6. It grieves my heart to hear well meaning Christians take this position. How many wives of preachers in the past would have made more gifted leaders than their husbands? Two women come to mind who could have been twice the pastors and leaders that their husbands were but somehow didn't feel good about taking the lead because of church culture. Others come to mind who didn't answer a call to ministry until later in life because they didn't get peace about it until late in the game.

That day is past. If you are a woman and God is calling you, step forward with courage to answer God's call. If you have doubts, keep them to yourself. lest you accidentally find yourself to be fighting God. Take this middle position for starters--perhaps there are some women that God calls to ministry and leadership in our day.
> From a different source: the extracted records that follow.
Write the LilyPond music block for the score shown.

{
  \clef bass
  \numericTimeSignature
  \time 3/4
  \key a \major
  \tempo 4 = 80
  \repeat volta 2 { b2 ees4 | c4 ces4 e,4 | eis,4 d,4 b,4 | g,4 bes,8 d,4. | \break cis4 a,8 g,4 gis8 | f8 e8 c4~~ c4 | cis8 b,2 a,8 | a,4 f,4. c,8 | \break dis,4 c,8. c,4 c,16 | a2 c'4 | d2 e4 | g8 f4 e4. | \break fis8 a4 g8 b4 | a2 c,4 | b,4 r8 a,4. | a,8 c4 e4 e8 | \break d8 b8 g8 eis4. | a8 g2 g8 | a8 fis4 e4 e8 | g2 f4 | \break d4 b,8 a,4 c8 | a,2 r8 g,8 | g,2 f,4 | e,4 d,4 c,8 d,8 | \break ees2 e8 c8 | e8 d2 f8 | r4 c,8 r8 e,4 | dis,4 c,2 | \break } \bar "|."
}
That way, we come to be talking about individual instances, not about exceptionless prohibitions, which would be hard to support biblically.

2 comments:

Anonymous said...

I am 72. Back in the day, women certainly were never considered leaders in most anything. A woman could be a teacher but never a principal or administrator. A woman could be nurse but never a doctor or medical specialist. A woman might work on a committee for neighborhood recycling, but never run for mayor or state office or (horrors!) the presidency! That is, assuming she was even allowed to go to college in the first place! So it's not just the pastorate. It's a huge cultural thing, at least it was in my own conservative background. Knowing what I know now, I am absolutely certain I would have been an excellent physician or attorney 'cause I have the IQ for it and I thrive on details (for one example LOL). Yes, let's hope that day is past. If God is calling you to be a (fill in the blank), then DO it. It's very simple. I did not listen to what God was telling me because of the conflicts in my own mind. I would beg younger women to listen carefully, and blessings to you.

Natalie Gidney said...

Thank you for this post. I am a women called into ministry and have found it difficult because of attitudes and negative feedback. Through my time studying, I have been confirmed by God and others of my call, yet some who I thought would be supportive to be discouraging. In our denomination -Wesleyan - women are supposed to be supported yet this is not always so. I want to thank you for this Biblical and insightful post encouraging truth and God's Word to reign.